Neuroendocrine effects of exogenous adropin administration on the hypothalamic pituitary testicular axis in male rats
Ersen ERASLAN, Ayhan TANYELİ, Mustafa Can GÜLER, Aslı ÖZBEK BİLGİN, Fazile Nur EKİNCİ AKDEMİR, Elif POLAT, Selim ÇOMAKLI, Nezahat KURT, Tuğba BAL TAŞTAN

TL;DR
This study explores how giving a hormone called adropin to healthy male rats affects their reproductive hormone levels and testicular function.
Contribution
The study reveals new insights into adropin's potential role in linking metabolic signals to reproductive hormone regulation in non-obese rats.
Findings
High-dose adropin increased hypothalamic GnRH and kisspeptin expression but reduced LH levels.
Adropin increased testosterone and inhibin B while decreasing activin A in the blood.

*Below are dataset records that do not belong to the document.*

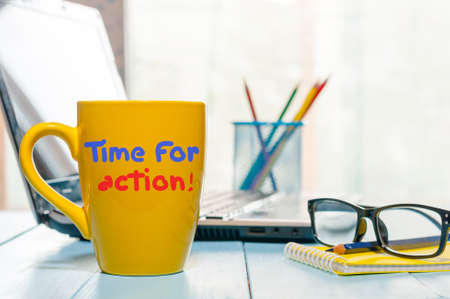 activism: TIME FOR ACTION text on morning coffee or tea mug, business concept, motivate inscription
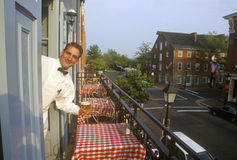 Male waiter outside red-checked tables at outdoor Fish Market restaurant in Alexandria, VA Stock Images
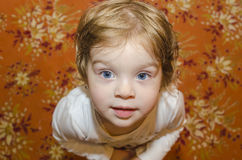 Baby Girl with Blue Eyes. Closeup of baby girl with beautiful blue eyes Stock Photo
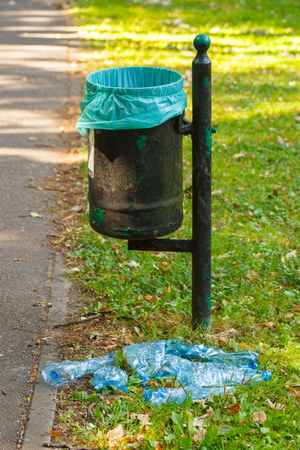public waste: Old trash can in park and heap of plastic bottles, concept of environmental protection, littering of environmental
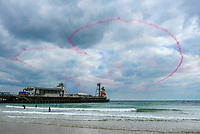 BNPS.co.uk (01202 558833)<br /> Pic: Graham Hunt/BNPS<br /> Date: 2nd September 2021.<br /> <br /> The Red arrows performing their horizontal heart display above the pier on day 1 of Bournemouth Air Festival in Dorset on a warm overcast day.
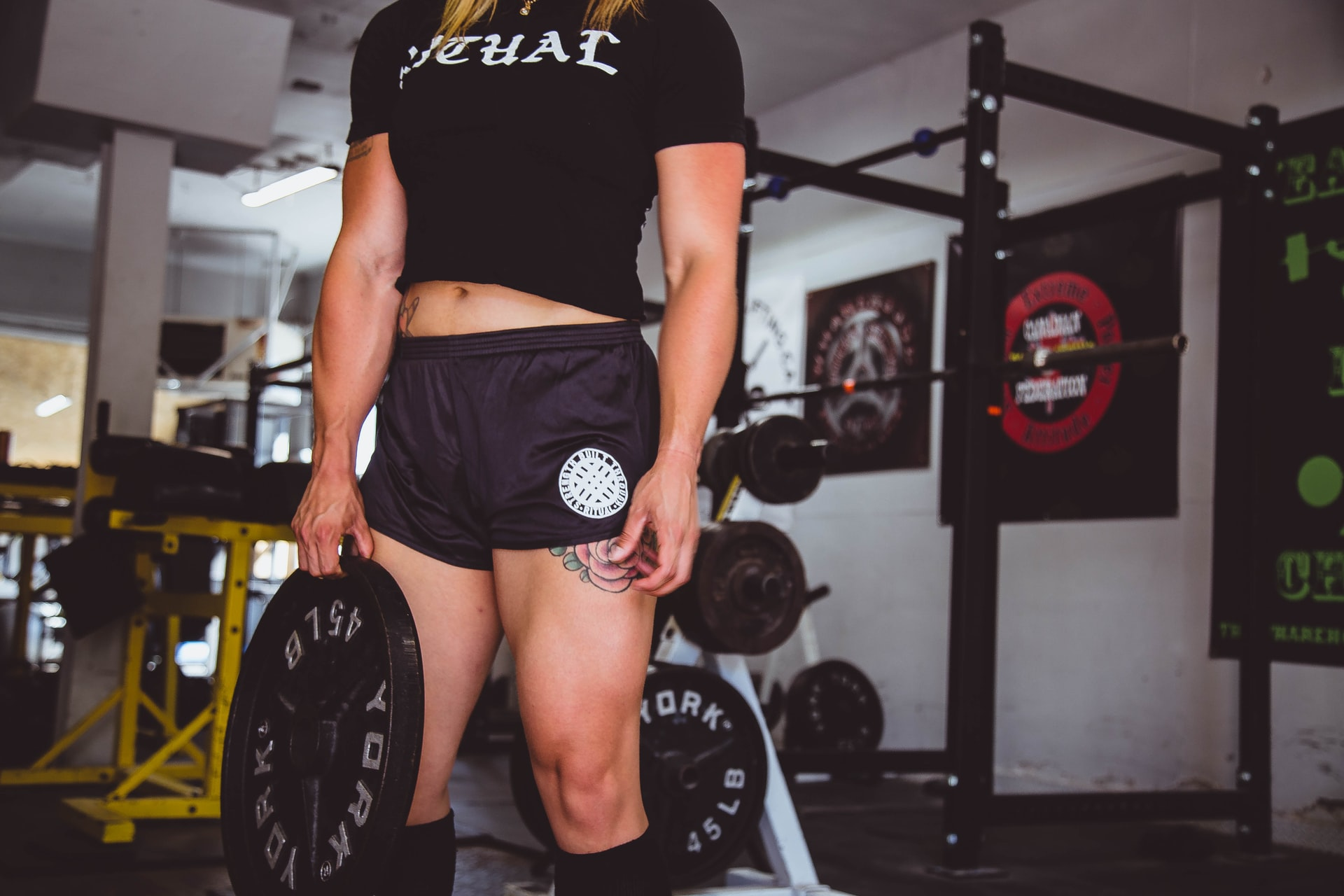 Woman holding black weight for workout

Adropin enhanced testicular antioxidant activity and reduced body weight in a dose-dependent manner.
Abstract
Obesity impairs male fertility through metabolic dysfunction, oxidative stress, and disruption of the hypothalamic–pituitary–testicular (HPT) axis. Adropin (ADR), a peptide hormone whose circulating levels are reduced in obesity, plays emerging roles in metabolic homeostasis; however, its involvement in reproductive endocrine regulation remains unclear. The present study was conducted in healthy, nonobese male rats and aimed to investigate the neuroendocrine and testicular effects of exogenous ADR administration, focusing on circulating reproductive hormones, hypothalamic regulatory peptides, and testicular antioxidant pathways. Thirty-two male Wistar rats were randomized into control, sham, low-dose ADR (4 μg/kg/day), and high-dose ADR (40 μg/kg/day) groups and treated for 10 days. An enzyme-linked immunosorbent assay (ELISA) was used to measure circulating gonadotropins,…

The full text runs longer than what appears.